Collected data entries
---*---

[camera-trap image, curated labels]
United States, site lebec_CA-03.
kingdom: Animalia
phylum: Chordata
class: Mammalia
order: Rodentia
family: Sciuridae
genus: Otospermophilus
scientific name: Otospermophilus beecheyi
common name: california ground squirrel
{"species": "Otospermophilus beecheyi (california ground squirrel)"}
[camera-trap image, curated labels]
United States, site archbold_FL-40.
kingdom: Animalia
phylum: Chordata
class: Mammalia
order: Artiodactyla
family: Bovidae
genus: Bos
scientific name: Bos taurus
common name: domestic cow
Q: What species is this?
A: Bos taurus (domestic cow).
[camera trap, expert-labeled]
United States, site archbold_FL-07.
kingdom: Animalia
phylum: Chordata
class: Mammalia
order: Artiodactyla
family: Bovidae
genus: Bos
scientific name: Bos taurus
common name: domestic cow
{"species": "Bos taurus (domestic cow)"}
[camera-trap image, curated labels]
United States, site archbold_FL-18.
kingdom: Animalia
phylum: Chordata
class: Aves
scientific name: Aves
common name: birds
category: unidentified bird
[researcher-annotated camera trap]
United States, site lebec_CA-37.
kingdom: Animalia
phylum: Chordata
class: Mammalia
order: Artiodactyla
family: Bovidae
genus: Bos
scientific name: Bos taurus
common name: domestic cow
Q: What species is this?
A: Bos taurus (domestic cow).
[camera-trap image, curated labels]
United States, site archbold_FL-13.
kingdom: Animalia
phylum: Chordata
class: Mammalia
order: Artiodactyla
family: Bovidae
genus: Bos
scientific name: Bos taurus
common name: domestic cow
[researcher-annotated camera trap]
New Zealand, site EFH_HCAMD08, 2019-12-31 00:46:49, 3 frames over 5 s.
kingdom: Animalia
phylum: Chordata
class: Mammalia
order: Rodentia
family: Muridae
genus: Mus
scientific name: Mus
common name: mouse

---*---

INSTRUCTIONS FOR THE TASK
Your reply should repeat the entries above in full, with every character intact.

SOLUTION TO THIS TASK
[camera-trap image, curated labels]
United States, site lebec_CA-03.
kingdom: Animalia
phylum: Chordata
class: Mammalia
order: Rodentia
family: Sciuridae
genus: Otospermophilus
scientific name: Otospermophilus beecheyi
common name: california ground squirrel
{"species": "Otospermophilus beecheyi (california ground squirrel)"}
[camera-trap image, curated labels]
United States, site archbold_FL-40.
kingdom: Animalia
phylum: Chordata
class: Mammalia
order: Artiodactyla
family: Bovidae
genus: Bos
scientific name: Bos taurus
common name: domestic cow
Q: What species is this?
A: Bos taurus (domestic cow).
[camera trap, expert-labeled]
United States, site archbold_FL-07.
kingdom: Animalia
phylum: Chordata
class: Mammalia
order: Artiodactyla
family: Bovidae
genus: Bos
scientific name: Bos taurus
common name: domestic cow
{"species": "Bos taurus (domestic cow)"}
[camera-trap image, curated labels]
United States, site archbold_FL-18.
kingdom: Animalia
phylum: Chordata
class: Aves
scientific name: Aves
common name: birds
category: unidentified bird
[researcher-annotated camera trap]
United States, site lebec_CA-37.
kingdom: Animalia
phylum: Chordata
class: Mammalia
order: Artiodactyla
family: Bovidae
genus: Bos
scientific name: Bos taurus
common name: domestic cow
Q: What species is this?
A: Bos taurus (domestic cow).
[camera-trap image, curated labels]
United States, site archbold_FL-13.
kingdom: Animalia
phylum: Chordata
class: Mammalia
order: Artiodactyla
family: Bovidae
genus: Bos
scientific name: Bos taurus
common name: domestic cow
[researcher-annotated camera trap]
New Zealand, site EFH_HCAMD08, 2019-12-31 00:46:49, 3 frames over 5 s.
kingdom: Animalia
phylum: Chordata
class: Mammalia
order: Rodentia
family: Muridae
genus: Mus
scientific name: Mus
common name: mouse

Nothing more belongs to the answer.